Calculate the concentrations of ions in the mixed solution

In this case, we have to find the \(\mathrm{Ag}^+\) and \(\mathrm{SO}_4^{2-}\) ion concentrations in the mixed solution. Volume of the mixed solution = \(100\,\mathrm{mL} + 10\,\mathrm{mL} = 110\,\mathrm{mL} \) Silver ion concentration: C1 = 0.050 M (initial concentration in \(\mathrm{AgNO}_{3}\) solution) V1 = 100 mL (volume of \(\mathrm{AgNO}_{3}\) solution) V2 = 110 mL (total volume) C2 = (C1 × V1) / V2 C2 = (0.050 × 100) / 110 C2 = 0.0455 M (concentration of \(\mathrm{Ag}^+\) ions in the mixed solution) Sulfate ion concentration: C1 = \(5.0 \times 10^{-2} \mathrm{M}\) (initial concentration in \(\mathrm{Na}_{2}\mathrm{SO}_{4}\) solution) V1 = 10 mL (volume of \(\mathrm{Na}_{2}\mathrm{SO}_{4}\) solution) V2 = 110 mL (total volume) C2 = (C1 × V1) / V2 C2 = (\(5.0 \times 10^{-2}\) × 10) / 110 C2 = \(4.55 \times 10^{-3} \,\mathrm{M}\) (concentration of \(\mathrm{SO}_4^{2-}\) ions in the mixed solution)

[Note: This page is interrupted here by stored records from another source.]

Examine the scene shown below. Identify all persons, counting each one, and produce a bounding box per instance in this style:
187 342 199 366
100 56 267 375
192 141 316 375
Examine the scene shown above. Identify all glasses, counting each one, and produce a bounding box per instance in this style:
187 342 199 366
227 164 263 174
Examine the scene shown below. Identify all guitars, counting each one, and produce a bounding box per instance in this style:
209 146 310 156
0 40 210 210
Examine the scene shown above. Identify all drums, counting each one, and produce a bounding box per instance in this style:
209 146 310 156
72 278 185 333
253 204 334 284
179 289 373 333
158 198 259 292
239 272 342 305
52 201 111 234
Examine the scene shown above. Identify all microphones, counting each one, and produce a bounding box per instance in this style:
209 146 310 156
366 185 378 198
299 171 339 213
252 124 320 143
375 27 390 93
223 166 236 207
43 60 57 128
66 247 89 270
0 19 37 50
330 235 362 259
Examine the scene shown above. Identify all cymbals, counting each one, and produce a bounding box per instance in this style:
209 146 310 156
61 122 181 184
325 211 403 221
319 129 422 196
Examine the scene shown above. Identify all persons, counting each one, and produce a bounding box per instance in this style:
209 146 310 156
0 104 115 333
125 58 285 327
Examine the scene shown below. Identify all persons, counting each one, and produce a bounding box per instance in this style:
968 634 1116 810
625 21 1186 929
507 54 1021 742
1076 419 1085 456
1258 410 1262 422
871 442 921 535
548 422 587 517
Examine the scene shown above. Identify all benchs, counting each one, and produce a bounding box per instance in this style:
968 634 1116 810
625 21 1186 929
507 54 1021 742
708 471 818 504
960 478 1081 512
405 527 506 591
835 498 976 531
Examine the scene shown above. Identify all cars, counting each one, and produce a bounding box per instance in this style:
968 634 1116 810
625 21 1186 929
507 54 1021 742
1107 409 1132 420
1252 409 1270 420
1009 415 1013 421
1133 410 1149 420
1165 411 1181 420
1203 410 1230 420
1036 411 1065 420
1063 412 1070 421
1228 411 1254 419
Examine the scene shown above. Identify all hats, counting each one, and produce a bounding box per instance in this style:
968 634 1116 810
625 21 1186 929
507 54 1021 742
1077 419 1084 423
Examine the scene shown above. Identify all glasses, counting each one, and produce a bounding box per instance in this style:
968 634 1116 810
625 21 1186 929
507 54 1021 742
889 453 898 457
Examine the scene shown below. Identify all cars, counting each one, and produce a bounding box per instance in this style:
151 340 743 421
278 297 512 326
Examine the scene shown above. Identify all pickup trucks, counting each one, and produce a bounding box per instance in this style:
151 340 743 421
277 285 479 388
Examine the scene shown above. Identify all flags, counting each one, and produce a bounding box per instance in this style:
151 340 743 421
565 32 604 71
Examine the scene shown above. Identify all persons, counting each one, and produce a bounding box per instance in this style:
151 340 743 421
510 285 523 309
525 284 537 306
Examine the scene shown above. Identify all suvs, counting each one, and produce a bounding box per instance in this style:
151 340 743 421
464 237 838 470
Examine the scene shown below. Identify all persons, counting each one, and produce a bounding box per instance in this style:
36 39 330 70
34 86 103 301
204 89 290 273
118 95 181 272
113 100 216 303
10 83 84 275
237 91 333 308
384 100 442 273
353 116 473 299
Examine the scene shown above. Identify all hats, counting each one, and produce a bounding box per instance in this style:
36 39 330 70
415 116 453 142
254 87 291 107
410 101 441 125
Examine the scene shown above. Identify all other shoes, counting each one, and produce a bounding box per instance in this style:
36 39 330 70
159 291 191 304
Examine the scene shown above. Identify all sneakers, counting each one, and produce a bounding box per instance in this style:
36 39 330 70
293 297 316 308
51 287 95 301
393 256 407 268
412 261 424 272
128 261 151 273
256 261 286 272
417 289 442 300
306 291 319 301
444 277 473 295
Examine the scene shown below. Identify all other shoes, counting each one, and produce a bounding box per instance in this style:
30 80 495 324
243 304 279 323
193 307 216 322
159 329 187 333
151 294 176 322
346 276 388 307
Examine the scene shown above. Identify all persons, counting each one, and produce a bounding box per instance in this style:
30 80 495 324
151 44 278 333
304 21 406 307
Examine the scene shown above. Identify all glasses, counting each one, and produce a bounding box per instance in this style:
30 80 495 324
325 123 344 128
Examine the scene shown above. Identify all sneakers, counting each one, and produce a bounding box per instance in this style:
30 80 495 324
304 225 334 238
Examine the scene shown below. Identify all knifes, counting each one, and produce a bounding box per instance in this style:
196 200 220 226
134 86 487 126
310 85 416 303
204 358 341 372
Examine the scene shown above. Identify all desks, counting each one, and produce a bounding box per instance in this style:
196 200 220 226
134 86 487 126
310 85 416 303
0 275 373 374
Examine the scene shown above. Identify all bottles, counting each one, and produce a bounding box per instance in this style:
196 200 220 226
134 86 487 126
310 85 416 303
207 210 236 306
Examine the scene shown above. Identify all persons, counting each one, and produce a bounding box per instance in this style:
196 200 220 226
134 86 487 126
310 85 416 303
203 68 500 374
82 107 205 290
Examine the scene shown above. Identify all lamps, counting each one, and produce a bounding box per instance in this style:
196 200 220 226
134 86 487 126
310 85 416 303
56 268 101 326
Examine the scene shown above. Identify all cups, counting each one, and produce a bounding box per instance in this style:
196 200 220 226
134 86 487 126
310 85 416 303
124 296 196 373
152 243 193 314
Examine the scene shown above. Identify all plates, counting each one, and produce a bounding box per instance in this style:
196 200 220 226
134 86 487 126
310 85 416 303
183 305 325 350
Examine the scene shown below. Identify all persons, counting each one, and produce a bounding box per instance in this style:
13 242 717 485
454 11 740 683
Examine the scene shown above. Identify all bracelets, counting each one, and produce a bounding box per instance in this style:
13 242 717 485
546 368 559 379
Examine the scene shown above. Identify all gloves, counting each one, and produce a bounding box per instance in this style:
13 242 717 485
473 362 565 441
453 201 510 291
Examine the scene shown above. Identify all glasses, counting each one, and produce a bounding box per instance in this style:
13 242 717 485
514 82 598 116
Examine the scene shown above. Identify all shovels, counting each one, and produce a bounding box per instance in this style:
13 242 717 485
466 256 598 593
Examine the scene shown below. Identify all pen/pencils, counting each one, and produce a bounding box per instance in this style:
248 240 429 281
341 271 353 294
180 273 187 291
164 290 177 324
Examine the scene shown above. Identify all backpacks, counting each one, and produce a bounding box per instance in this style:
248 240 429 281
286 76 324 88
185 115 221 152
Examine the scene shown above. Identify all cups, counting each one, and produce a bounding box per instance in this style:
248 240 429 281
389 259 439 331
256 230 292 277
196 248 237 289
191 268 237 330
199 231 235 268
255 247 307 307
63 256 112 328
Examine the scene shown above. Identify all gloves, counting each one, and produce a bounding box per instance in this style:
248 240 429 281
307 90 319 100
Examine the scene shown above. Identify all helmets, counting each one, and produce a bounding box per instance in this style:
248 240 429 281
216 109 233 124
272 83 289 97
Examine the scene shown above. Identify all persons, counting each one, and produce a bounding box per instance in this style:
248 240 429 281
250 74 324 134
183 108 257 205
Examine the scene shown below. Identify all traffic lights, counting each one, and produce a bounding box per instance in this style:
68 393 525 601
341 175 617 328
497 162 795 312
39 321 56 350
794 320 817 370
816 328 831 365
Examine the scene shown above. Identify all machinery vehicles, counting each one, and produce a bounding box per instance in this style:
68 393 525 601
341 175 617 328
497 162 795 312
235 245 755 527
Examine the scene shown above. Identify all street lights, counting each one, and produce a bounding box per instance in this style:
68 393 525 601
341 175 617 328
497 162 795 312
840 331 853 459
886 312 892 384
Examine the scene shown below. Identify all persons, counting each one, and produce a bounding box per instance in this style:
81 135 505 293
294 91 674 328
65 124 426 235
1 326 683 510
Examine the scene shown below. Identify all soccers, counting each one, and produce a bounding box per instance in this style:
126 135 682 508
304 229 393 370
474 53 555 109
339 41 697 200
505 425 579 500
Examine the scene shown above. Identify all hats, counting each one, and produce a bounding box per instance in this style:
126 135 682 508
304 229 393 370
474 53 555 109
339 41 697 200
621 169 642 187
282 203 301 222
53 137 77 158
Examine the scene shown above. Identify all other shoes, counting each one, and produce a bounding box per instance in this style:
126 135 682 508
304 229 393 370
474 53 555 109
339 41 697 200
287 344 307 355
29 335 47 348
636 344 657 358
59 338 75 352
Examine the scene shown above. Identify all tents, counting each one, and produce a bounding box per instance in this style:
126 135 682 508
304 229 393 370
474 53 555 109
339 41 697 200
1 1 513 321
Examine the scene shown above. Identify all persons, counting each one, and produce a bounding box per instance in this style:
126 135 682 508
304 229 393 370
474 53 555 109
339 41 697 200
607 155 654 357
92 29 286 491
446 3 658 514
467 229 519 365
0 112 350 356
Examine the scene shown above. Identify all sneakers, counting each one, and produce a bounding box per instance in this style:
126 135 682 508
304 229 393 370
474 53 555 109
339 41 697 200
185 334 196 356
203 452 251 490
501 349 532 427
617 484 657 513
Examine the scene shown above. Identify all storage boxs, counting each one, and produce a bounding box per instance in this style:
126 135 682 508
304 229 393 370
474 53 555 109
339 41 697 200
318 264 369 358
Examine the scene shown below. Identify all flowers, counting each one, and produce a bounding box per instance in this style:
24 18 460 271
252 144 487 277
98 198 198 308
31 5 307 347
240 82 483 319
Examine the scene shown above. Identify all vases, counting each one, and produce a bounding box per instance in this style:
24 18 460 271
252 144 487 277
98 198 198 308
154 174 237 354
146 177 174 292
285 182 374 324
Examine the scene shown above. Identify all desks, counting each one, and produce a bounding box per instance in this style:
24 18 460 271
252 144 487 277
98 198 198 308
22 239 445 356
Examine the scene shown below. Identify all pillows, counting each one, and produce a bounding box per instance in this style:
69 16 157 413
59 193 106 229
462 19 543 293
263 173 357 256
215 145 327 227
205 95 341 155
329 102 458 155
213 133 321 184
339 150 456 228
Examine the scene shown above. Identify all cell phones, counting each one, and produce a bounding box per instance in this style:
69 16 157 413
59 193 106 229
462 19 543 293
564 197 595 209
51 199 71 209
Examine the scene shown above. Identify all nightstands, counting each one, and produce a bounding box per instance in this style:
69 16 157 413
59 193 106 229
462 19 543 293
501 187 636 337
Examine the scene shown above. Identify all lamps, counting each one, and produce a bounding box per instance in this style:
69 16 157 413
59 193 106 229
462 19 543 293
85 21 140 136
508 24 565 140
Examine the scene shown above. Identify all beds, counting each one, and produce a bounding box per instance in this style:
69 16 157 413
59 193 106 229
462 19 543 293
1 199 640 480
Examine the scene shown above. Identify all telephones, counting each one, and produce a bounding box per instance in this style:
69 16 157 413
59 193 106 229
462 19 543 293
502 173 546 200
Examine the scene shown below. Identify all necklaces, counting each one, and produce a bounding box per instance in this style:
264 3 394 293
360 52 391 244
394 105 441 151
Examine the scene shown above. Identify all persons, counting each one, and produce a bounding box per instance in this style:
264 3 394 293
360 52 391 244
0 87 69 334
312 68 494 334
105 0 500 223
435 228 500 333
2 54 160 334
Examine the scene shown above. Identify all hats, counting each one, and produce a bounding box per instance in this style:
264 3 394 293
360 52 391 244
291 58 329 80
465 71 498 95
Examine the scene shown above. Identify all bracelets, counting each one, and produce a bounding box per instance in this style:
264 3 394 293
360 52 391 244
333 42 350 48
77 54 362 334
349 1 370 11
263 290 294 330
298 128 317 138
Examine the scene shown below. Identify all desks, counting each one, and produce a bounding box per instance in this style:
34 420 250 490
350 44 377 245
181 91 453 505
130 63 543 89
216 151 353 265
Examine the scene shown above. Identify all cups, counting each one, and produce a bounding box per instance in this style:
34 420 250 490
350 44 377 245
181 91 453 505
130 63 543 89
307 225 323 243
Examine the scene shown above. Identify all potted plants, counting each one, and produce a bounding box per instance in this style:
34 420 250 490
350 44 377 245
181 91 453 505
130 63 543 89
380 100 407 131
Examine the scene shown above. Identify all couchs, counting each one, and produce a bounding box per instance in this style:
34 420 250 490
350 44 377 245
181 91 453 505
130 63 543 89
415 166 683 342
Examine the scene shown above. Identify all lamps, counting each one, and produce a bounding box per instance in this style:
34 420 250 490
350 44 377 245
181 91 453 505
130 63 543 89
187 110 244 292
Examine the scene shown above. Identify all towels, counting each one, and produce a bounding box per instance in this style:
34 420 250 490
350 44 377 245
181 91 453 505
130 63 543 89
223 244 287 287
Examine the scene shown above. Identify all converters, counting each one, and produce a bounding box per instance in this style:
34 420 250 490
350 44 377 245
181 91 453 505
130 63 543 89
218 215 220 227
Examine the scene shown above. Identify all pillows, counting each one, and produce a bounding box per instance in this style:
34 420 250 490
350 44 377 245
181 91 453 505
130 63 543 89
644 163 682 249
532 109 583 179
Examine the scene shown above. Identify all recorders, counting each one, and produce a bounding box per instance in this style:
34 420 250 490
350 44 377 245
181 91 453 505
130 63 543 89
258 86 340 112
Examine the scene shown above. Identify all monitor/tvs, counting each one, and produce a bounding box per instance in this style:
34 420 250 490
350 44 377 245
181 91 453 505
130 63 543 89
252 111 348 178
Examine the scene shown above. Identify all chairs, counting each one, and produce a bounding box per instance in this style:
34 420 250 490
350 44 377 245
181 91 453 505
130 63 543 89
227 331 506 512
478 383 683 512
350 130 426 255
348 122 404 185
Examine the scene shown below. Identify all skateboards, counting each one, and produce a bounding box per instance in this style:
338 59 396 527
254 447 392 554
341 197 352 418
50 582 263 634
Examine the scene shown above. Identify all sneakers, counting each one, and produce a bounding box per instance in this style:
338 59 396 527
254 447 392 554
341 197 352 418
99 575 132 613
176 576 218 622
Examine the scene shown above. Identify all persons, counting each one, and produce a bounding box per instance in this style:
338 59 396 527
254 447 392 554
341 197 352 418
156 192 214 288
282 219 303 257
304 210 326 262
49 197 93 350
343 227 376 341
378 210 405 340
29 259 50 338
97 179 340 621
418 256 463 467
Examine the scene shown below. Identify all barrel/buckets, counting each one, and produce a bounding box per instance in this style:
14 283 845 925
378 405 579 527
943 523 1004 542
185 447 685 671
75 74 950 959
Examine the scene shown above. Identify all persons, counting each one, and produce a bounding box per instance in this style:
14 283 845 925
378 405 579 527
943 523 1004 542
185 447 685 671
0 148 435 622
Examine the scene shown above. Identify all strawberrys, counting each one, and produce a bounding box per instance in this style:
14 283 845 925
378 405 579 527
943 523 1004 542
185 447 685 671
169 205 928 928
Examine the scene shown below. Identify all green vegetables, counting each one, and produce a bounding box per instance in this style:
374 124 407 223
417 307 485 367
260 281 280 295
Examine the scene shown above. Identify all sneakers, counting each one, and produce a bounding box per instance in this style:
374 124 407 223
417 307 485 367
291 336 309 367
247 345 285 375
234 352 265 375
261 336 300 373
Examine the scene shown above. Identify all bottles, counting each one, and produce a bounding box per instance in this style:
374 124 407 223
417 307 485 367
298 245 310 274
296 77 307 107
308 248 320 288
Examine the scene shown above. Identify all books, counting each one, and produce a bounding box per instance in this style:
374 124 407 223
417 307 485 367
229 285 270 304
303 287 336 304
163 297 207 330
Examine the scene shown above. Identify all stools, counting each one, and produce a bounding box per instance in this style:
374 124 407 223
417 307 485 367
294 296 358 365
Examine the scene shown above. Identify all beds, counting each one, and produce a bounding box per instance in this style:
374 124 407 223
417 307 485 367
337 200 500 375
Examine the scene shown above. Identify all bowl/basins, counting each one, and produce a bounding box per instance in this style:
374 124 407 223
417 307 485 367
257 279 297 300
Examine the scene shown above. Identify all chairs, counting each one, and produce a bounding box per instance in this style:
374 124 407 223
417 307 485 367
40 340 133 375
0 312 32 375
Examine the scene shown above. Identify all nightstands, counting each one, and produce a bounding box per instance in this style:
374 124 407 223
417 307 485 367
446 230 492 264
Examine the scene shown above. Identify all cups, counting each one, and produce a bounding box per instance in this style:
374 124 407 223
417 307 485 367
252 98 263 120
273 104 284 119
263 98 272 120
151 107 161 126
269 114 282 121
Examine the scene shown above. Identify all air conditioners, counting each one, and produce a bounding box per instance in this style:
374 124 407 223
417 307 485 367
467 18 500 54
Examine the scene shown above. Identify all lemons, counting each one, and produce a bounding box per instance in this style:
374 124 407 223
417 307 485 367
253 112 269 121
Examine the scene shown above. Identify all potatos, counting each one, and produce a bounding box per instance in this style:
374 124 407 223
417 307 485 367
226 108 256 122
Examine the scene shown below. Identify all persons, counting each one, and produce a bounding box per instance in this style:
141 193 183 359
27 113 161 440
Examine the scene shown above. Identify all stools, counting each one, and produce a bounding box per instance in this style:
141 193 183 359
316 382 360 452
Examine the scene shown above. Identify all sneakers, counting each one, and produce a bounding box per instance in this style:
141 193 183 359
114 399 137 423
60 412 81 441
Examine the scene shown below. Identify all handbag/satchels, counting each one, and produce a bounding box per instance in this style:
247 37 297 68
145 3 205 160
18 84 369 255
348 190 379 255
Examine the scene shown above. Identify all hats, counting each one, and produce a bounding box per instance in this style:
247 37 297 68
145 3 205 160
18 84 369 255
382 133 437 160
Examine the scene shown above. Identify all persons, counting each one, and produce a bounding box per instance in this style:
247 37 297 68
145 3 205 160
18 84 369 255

Calculate the ion-product for Silver Sulfate

The ion-product for Silver Sulfate can be calculated as follows: Q = [Ag⁺]²[SO₄²⁻] Plugging in the values from the calculation above: Q = (0.0455)²(\(4.55 \times 10^{-3}\)) Q = \(9.3 \times 10^{-6}\)

Compare Q to Ksp for Silver Sulfate

The solubility product constant (Ksp) for \(\mathrm{Ag}_{2}\mathrm{SO}_{4}\) is \(1.2 \times 10^{-5}\). Since Q (9.3 x 10^(-6)) is less than Ksp (1.2 x 10^(-5)): Q < Ksp Therefore, \(\mathrm{Ag}_{2}\mathrm{SO}_{4}\) precipitation will not occur when the solutions are mixed.